Officially a member of the organisation since January 2012, Graham’s first foray into the front lines with Sea Shepherd is with their biggest campaign yet—Operation Zero Tolerance. It aims to send the whalers home without them killing a single whale.
She also works with other UK-based marine organisations, including the British Divers Marine Life Rescue, as a marine mammal medic and instructor for new medics. While volunteering as co-ordinator for the charity UK Cetacean Stranding Investigation Research, she earned an income working for Lush Co., Ltd. and outdoor goods store Blacks Outdoor Retail Ltd.
After returning from Operation Zero Tolerance, she will continue working to fulfil her ambition of becoming a marine biologist and zoologist.
Asked why she supports an environmental organisation that has a reputation for being more direct in its actions than other groups, which also seek to halt Japan’s whaling programme, Graham said she believes there is a huge difference in the way in which Sea Shepherd operates.

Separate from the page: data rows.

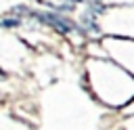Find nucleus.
Returning a JSON list of instances; mask_svg holds the SVG:
<instances>
[{
	"label": "nucleus",
	"instance_id": "f257e3e1",
	"mask_svg": "<svg viewBox=\"0 0 134 130\" xmlns=\"http://www.w3.org/2000/svg\"><path fill=\"white\" fill-rule=\"evenodd\" d=\"M36 17L40 21H44V23H50L52 27H57L63 34H69L71 29H75V23L73 21H69V19L61 17V15H54V13H36Z\"/></svg>",
	"mask_w": 134,
	"mask_h": 130
},
{
	"label": "nucleus",
	"instance_id": "f03ea898",
	"mask_svg": "<svg viewBox=\"0 0 134 130\" xmlns=\"http://www.w3.org/2000/svg\"><path fill=\"white\" fill-rule=\"evenodd\" d=\"M19 25H21V19H17V17H8L2 21V27H19Z\"/></svg>",
	"mask_w": 134,
	"mask_h": 130
}]
</instances>
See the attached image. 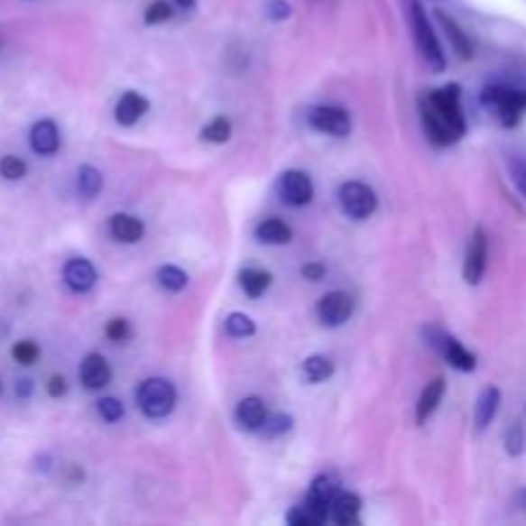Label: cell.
Here are the masks:
<instances>
[{"mask_svg":"<svg viewBox=\"0 0 526 526\" xmlns=\"http://www.w3.org/2000/svg\"><path fill=\"white\" fill-rule=\"evenodd\" d=\"M460 100L462 90L457 83H449L439 88V90H431V93L421 96V100H419L424 129H427L429 139L434 144H439V147L455 144L467 132Z\"/></svg>","mask_w":526,"mask_h":526,"instance_id":"obj_1","label":"cell"},{"mask_svg":"<svg viewBox=\"0 0 526 526\" xmlns=\"http://www.w3.org/2000/svg\"><path fill=\"white\" fill-rule=\"evenodd\" d=\"M483 106L498 118V124L516 126L526 114V90L509 85H491L483 90Z\"/></svg>","mask_w":526,"mask_h":526,"instance_id":"obj_2","label":"cell"},{"mask_svg":"<svg viewBox=\"0 0 526 526\" xmlns=\"http://www.w3.org/2000/svg\"><path fill=\"white\" fill-rule=\"evenodd\" d=\"M409 8H411V32L413 39H416V47L421 51V57L427 60V65L434 69V72H442L444 67H447V60H444V51L439 47V39H437V33L431 29V23H429L427 11H424V5L419 3V0H411L409 3Z\"/></svg>","mask_w":526,"mask_h":526,"instance_id":"obj_3","label":"cell"},{"mask_svg":"<svg viewBox=\"0 0 526 526\" xmlns=\"http://www.w3.org/2000/svg\"><path fill=\"white\" fill-rule=\"evenodd\" d=\"M175 388L165 378H149L136 391V403L149 419H165L175 409Z\"/></svg>","mask_w":526,"mask_h":526,"instance_id":"obj_4","label":"cell"},{"mask_svg":"<svg viewBox=\"0 0 526 526\" xmlns=\"http://www.w3.org/2000/svg\"><path fill=\"white\" fill-rule=\"evenodd\" d=\"M339 203H342V211L355 221H365L378 211V196L370 185L365 182H345L339 188Z\"/></svg>","mask_w":526,"mask_h":526,"instance_id":"obj_5","label":"cell"},{"mask_svg":"<svg viewBox=\"0 0 526 526\" xmlns=\"http://www.w3.org/2000/svg\"><path fill=\"white\" fill-rule=\"evenodd\" d=\"M278 193L280 198L293 206V208H300V206H309L313 198V182L306 172L300 170H288L278 178Z\"/></svg>","mask_w":526,"mask_h":526,"instance_id":"obj_6","label":"cell"},{"mask_svg":"<svg viewBox=\"0 0 526 526\" xmlns=\"http://www.w3.org/2000/svg\"><path fill=\"white\" fill-rule=\"evenodd\" d=\"M309 124L316 132L329 134V136H346L352 132V118L345 108L337 106H316L309 111Z\"/></svg>","mask_w":526,"mask_h":526,"instance_id":"obj_7","label":"cell"},{"mask_svg":"<svg viewBox=\"0 0 526 526\" xmlns=\"http://www.w3.org/2000/svg\"><path fill=\"white\" fill-rule=\"evenodd\" d=\"M485 264H488V236L485 231L475 229L470 236L467 245V254H465V267H462V278L467 285H477L483 275H485Z\"/></svg>","mask_w":526,"mask_h":526,"instance_id":"obj_8","label":"cell"},{"mask_svg":"<svg viewBox=\"0 0 526 526\" xmlns=\"http://www.w3.org/2000/svg\"><path fill=\"white\" fill-rule=\"evenodd\" d=\"M352 311H355V300H352V296L342 293V291L327 293L318 300V306H316V313H318L324 327H342L345 321H349Z\"/></svg>","mask_w":526,"mask_h":526,"instance_id":"obj_9","label":"cell"},{"mask_svg":"<svg viewBox=\"0 0 526 526\" xmlns=\"http://www.w3.org/2000/svg\"><path fill=\"white\" fill-rule=\"evenodd\" d=\"M62 278H65V285L69 291H75V293H88V291L96 285L98 272H96L93 263H88L83 257H75V260H69V263L65 264Z\"/></svg>","mask_w":526,"mask_h":526,"instance_id":"obj_10","label":"cell"},{"mask_svg":"<svg viewBox=\"0 0 526 526\" xmlns=\"http://www.w3.org/2000/svg\"><path fill=\"white\" fill-rule=\"evenodd\" d=\"M111 365L106 362L103 355H88L80 365V380L88 391H100L111 383Z\"/></svg>","mask_w":526,"mask_h":526,"instance_id":"obj_11","label":"cell"},{"mask_svg":"<svg viewBox=\"0 0 526 526\" xmlns=\"http://www.w3.org/2000/svg\"><path fill=\"white\" fill-rule=\"evenodd\" d=\"M29 139H32L33 152L42 154V157H51V154H57V149H60V129H57V124L50 121V118L36 121L32 126Z\"/></svg>","mask_w":526,"mask_h":526,"instance_id":"obj_12","label":"cell"},{"mask_svg":"<svg viewBox=\"0 0 526 526\" xmlns=\"http://www.w3.org/2000/svg\"><path fill=\"white\" fill-rule=\"evenodd\" d=\"M149 111V100L147 96L142 93H134V90H126L118 103H115V121L121 126H134L142 115H147Z\"/></svg>","mask_w":526,"mask_h":526,"instance_id":"obj_13","label":"cell"},{"mask_svg":"<svg viewBox=\"0 0 526 526\" xmlns=\"http://www.w3.org/2000/svg\"><path fill=\"white\" fill-rule=\"evenodd\" d=\"M437 352H442L444 360L449 362L452 367H457L460 373H473L475 370V355L470 352V349H465L462 346V342H457L455 337H449V334H444L442 345H439V349Z\"/></svg>","mask_w":526,"mask_h":526,"instance_id":"obj_14","label":"cell"},{"mask_svg":"<svg viewBox=\"0 0 526 526\" xmlns=\"http://www.w3.org/2000/svg\"><path fill=\"white\" fill-rule=\"evenodd\" d=\"M264 419H267V409H264L263 398L249 395L245 401H239V406H236V424L239 427L247 429V431H257L264 424Z\"/></svg>","mask_w":526,"mask_h":526,"instance_id":"obj_15","label":"cell"},{"mask_svg":"<svg viewBox=\"0 0 526 526\" xmlns=\"http://www.w3.org/2000/svg\"><path fill=\"white\" fill-rule=\"evenodd\" d=\"M362 501L360 495L355 494H337L334 503H331V519L339 526H352L360 521Z\"/></svg>","mask_w":526,"mask_h":526,"instance_id":"obj_16","label":"cell"},{"mask_svg":"<svg viewBox=\"0 0 526 526\" xmlns=\"http://www.w3.org/2000/svg\"><path fill=\"white\" fill-rule=\"evenodd\" d=\"M111 236L124 245H136L144 236V224L132 214L111 216Z\"/></svg>","mask_w":526,"mask_h":526,"instance_id":"obj_17","label":"cell"},{"mask_svg":"<svg viewBox=\"0 0 526 526\" xmlns=\"http://www.w3.org/2000/svg\"><path fill=\"white\" fill-rule=\"evenodd\" d=\"M498 406H501V391L488 385L483 388V393L477 395V406H475V429L477 431H485L488 424L495 419L498 413Z\"/></svg>","mask_w":526,"mask_h":526,"instance_id":"obj_18","label":"cell"},{"mask_svg":"<svg viewBox=\"0 0 526 526\" xmlns=\"http://www.w3.org/2000/svg\"><path fill=\"white\" fill-rule=\"evenodd\" d=\"M442 395H444V378L431 380L427 388H424L421 398H419V403H416V421H419V424H427L429 416L437 411V406H439Z\"/></svg>","mask_w":526,"mask_h":526,"instance_id":"obj_19","label":"cell"},{"mask_svg":"<svg viewBox=\"0 0 526 526\" xmlns=\"http://www.w3.org/2000/svg\"><path fill=\"white\" fill-rule=\"evenodd\" d=\"M254 234H257V239H260L263 245H275V247H278V245H288L291 236H293L291 226H288L285 221H280V218H264Z\"/></svg>","mask_w":526,"mask_h":526,"instance_id":"obj_20","label":"cell"},{"mask_svg":"<svg viewBox=\"0 0 526 526\" xmlns=\"http://www.w3.org/2000/svg\"><path fill=\"white\" fill-rule=\"evenodd\" d=\"M437 18H439L442 29L447 32V36H449V42H452L455 51L460 54L462 60H470V57H473V47H470V39L465 36V32H462L460 26H457L452 18L447 16L444 11H437Z\"/></svg>","mask_w":526,"mask_h":526,"instance_id":"obj_21","label":"cell"},{"mask_svg":"<svg viewBox=\"0 0 526 526\" xmlns=\"http://www.w3.org/2000/svg\"><path fill=\"white\" fill-rule=\"evenodd\" d=\"M239 282H242V288H245V293L249 298H260L270 288L272 275L264 272V270H257V267H247V270L239 272Z\"/></svg>","mask_w":526,"mask_h":526,"instance_id":"obj_22","label":"cell"},{"mask_svg":"<svg viewBox=\"0 0 526 526\" xmlns=\"http://www.w3.org/2000/svg\"><path fill=\"white\" fill-rule=\"evenodd\" d=\"M300 373L309 383L316 385V383H324V380H329L334 375V362L329 357H324V355H313V357L303 362Z\"/></svg>","mask_w":526,"mask_h":526,"instance_id":"obj_23","label":"cell"},{"mask_svg":"<svg viewBox=\"0 0 526 526\" xmlns=\"http://www.w3.org/2000/svg\"><path fill=\"white\" fill-rule=\"evenodd\" d=\"M78 190H80L83 198L98 196L100 190H103V175H100V170L90 165L80 167V172H78Z\"/></svg>","mask_w":526,"mask_h":526,"instance_id":"obj_24","label":"cell"},{"mask_svg":"<svg viewBox=\"0 0 526 526\" xmlns=\"http://www.w3.org/2000/svg\"><path fill=\"white\" fill-rule=\"evenodd\" d=\"M337 494H339V483L334 480L331 475H318L316 480H313L311 485V498L313 501H318V503H327V506H331L334 503V498H337Z\"/></svg>","mask_w":526,"mask_h":526,"instance_id":"obj_25","label":"cell"},{"mask_svg":"<svg viewBox=\"0 0 526 526\" xmlns=\"http://www.w3.org/2000/svg\"><path fill=\"white\" fill-rule=\"evenodd\" d=\"M200 136H203L206 142H211V144H224V142H229L231 139L229 118H226V115H216L211 124L203 126Z\"/></svg>","mask_w":526,"mask_h":526,"instance_id":"obj_26","label":"cell"},{"mask_svg":"<svg viewBox=\"0 0 526 526\" xmlns=\"http://www.w3.org/2000/svg\"><path fill=\"white\" fill-rule=\"evenodd\" d=\"M157 278H160V285H162L165 291H170V293H180L182 288L188 285V275H185V270L175 267V264H165V267H160Z\"/></svg>","mask_w":526,"mask_h":526,"instance_id":"obj_27","label":"cell"},{"mask_svg":"<svg viewBox=\"0 0 526 526\" xmlns=\"http://www.w3.org/2000/svg\"><path fill=\"white\" fill-rule=\"evenodd\" d=\"M226 331H229L231 337L245 339V337H252L257 331V327H254V321L249 318L247 313H229L226 316Z\"/></svg>","mask_w":526,"mask_h":526,"instance_id":"obj_28","label":"cell"},{"mask_svg":"<svg viewBox=\"0 0 526 526\" xmlns=\"http://www.w3.org/2000/svg\"><path fill=\"white\" fill-rule=\"evenodd\" d=\"M293 429V419L288 416V413H275V416H267L264 419V424L260 427L267 439H275L280 434H285V431H291Z\"/></svg>","mask_w":526,"mask_h":526,"instance_id":"obj_29","label":"cell"},{"mask_svg":"<svg viewBox=\"0 0 526 526\" xmlns=\"http://www.w3.org/2000/svg\"><path fill=\"white\" fill-rule=\"evenodd\" d=\"M26 162L16 157V154H5V157H0V175L5 178V180H21L23 175H26Z\"/></svg>","mask_w":526,"mask_h":526,"instance_id":"obj_30","label":"cell"},{"mask_svg":"<svg viewBox=\"0 0 526 526\" xmlns=\"http://www.w3.org/2000/svg\"><path fill=\"white\" fill-rule=\"evenodd\" d=\"M503 444H506V452H509L511 457H519L526 447L524 427H521V424H511V427L506 429V439H503Z\"/></svg>","mask_w":526,"mask_h":526,"instance_id":"obj_31","label":"cell"},{"mask_svg":"<svg viewBox=\"0 0 526 526\" xmlns=\"http://www.w3.org/2000/svg\"><path fill=\"white\" fill-rule=\"evenodd\" d=\"M170 18H172V5L167 0H154V3H149V8L144 11V21H147L149 26L165 23Z\"/></svg>","mask_w":526,"mask_h":526,"instance_id":"obj_32","label":"cell"},{"mask_svg":"<svg viewBox=\"0 0 526 526\" xmlns=\"http://www.w3.org/2000/svg\"><path fill=\"white\" fill-rule=\"evenodd\" d=\"M11 355H14V360H16L18 365L29 367V365H33V362L39 360V346H36V342H32V339H23V342L14 345Z\"/></svg>","mask_w":526,"mask_h":526,"instance_id":"obj_33","label":"cell"},{"mask_svg":"<svg viewBox=\"0 0 526 526\" xmlns=\"http://www.w3.org/2000/svg\"><path fill=\"white\" fill-rule=\"evenodd\" d=\"M98 413L103 421H108V424H114L118 421L121 416H124V403L118 401V398H100L98 401Z\"/></svg>","mask_w":526,"mask_h":526,"instance_id":"obj_34","label":"cell"},{"mask_svg":"<svg viewBox=\"0 0 526 526\" xmlns=\"http://www.w3.org/2000/svg\"><path fill=\"white\" fill-rule=\"evenodd\" d=\"M106 337H108L111 342H126V339L132 337L129 321H126V318H111L108 327H106Z\"/></svg>","mask_w":526,"mask_h":526,"instance_id":"obj_35","label":"cell"},{"mask_svg":"<svg viewBox=\"0 0 526 526\" xmlns=\"http://www.w3.org/2000/svg\"><path fill=\"white\" fill-rule=\"evenodd\" d=\"M509 170L516 188H519V193L526 198V157H511Z\"/></svg>","mask_w":526,"mask_h":526,"instance_id":"obj_36","label":"cell"},{"mask_svg":"<svg viewBox=\"0 0 526 526\" xmlns=\"http://www.w3.org/2000/svg\"><path fill=\"white\" fill-rule=\"evenodd\" d=\"M264 14L272 21H285L291 16V3L288 0H267L264 3Z\"/></svg>","mask_w":526,"mask_h":526,"instance_id":"obj_37","label":"cell"},{"mask_svg":"<svg viewBox=\"0 0 526 526\" xmlns=\"http://www.w3.org/2000/svg\"><path fill=\"white\" fill-rule=\"evenodd\" d=\"M303 278L306 280H311V282H318V280L324 278L327 275V267L321 263H309V264H303Z\"/></svg>","mask_w":526,"mask_h":526,"instance_id":"obj_38","label":"cell"},{"mask_svg":"<svg viewBox=\"0 0 526 526\" xmlns=\"http://www.w3.org/2000/svg\"><path fill=\"white\" fill-rule=\"evenodd\" d=\"M47 391H50L51 398H62L67 393L65 375H51L50 383H47Z\"/></svg>","mask_w":526,"mask_h":526,"instance_id":"obj_39","label":"cell"},{"mask_svg":"<svg viewBox=\"0 0 526 526\" xmlns=\"http://www.w3.org/2000/svg\"><path fill=\"white\" fill-rule=\"evenodd\" d=\"M33 393V380L32 378H21L16 383V395L18 398H29Z\"/></svg>","mask_w":526,"mask_h":526,"instance_id":"obj_40","label":"cell"},{"mask_svg":"<svg viewBox=\"0 0 526 526\" xmlns=\"http://www.w3.org/2000/svg\"><path fill=\"white\" fill-rule=\"evenodd\" d=\"M175 5H180L182 11H190V8H196V0H175Z\"/></svg>","mask_w":526,"mask_h":526,"instance_id":"obj_41","label":"cell"},{"mask_svg":"<svg viewBox=\"0 0 526 526\" xmlns=\"http://www.w3.org/2000/svg\"><path fill=\"white\" fill-rule=\"evenodd\" d=\"M519 501H521V506H524V509H526V488H524V491H521V494H519Z\"/></svg>","mask_w":526,"mask_h":526,"instance_id":"obj_42","label":"cell"},{"mask_svg":"<svg viewBox=\"0 0 526 526\" xmlns=\"http://www.w3.org/2000/svg\"><path fill=\"white\" fill-rule=\"evenodd\" d=\"M0 393H3V385H0Z\"/></svg>","mask_w":526,"mask_h":526,"instance_id":"obj_43","label":"cell"}]
</instances>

“I know and can trust that every penny raised by Sea Shepherd goes directly into raising awareness about, and the funding of campaigns to protect—and prevent the illegal slaughter of—whales in the Southern Ocean Whale Sanctuary”, she said.
“Many other anti-whaling organisations spend a huge part of their funds on staff, advertising and other expenses”, she explained.
“Those outlays leave very little in the way of funds for the intended cause.
“When it comes down to the simple truth of it, Sea Shepherd is the only anti-poaching organisation that is actively going to the Southern Ocean Whale Sanctuary to protect whales and prevent the illegal slaughter of endangered and protected species”.
Graham also refutes the claim that Sea Shepherd’s methods are designed to cause injury to whalers.
“The phrase ‘direct action’ can sometimes be looked at in a negative light. People ask how far the crew are willing to go to stop the Japanese whaling fleet”, she said.
“We respect all forms of life, and have no intention of causing harm to human or animal life, and will always work to the best of our abilities to protect all living things.
“We will continue to uphold maritime law and do all we can to protect our oceans”, she added. “To go too far would mean causing deliberate harm to others and breaching the laws that we are upholding. We have no desire to do that”.
Sea Shepherd’s actions have saved an estimated 3,600 whales in the Southern Ocean Whale Sanctuary—a 50mn2 km area of ocean where all forms of commercial whaling are banned by the International Whaling Commission (IWC).
Japan evades the ban by claiming that the whales its fleet harpoons are part of its research programme.
“I find their ‘scientific research’ frustrating, to say the very least”, said Graham. “They use the loophole within the IWC’s moratorium to illegally slaughter thousands of endangered whales in the name of science.
“There are scientists all over the world who study whale diet, behaviour, species numbers and so much more”, she pointed out.
“Yet they do this all without harming a single whale. They also openly discuss their findings and will give a breakdown of the exact purpose of their research.
“In my opinion, the Japanese whaling fleet and government use scientific whaling as a way to get the by-product of their scientific research—whale meat—to sell at low cost and encourage the public to eat more [whale meat] in the hope that they will support their plans to bring back commercial whaling”.
The Steve Irwin and Sea Shepherd’s other vessels left port on 5 November with morale “high” aboard the flotilla, according to Graham.
“We all are positive that this year we once more can stop the whaling fleet meeting their quota. We sincerely hope that they will come away with zero kills this season”, she said.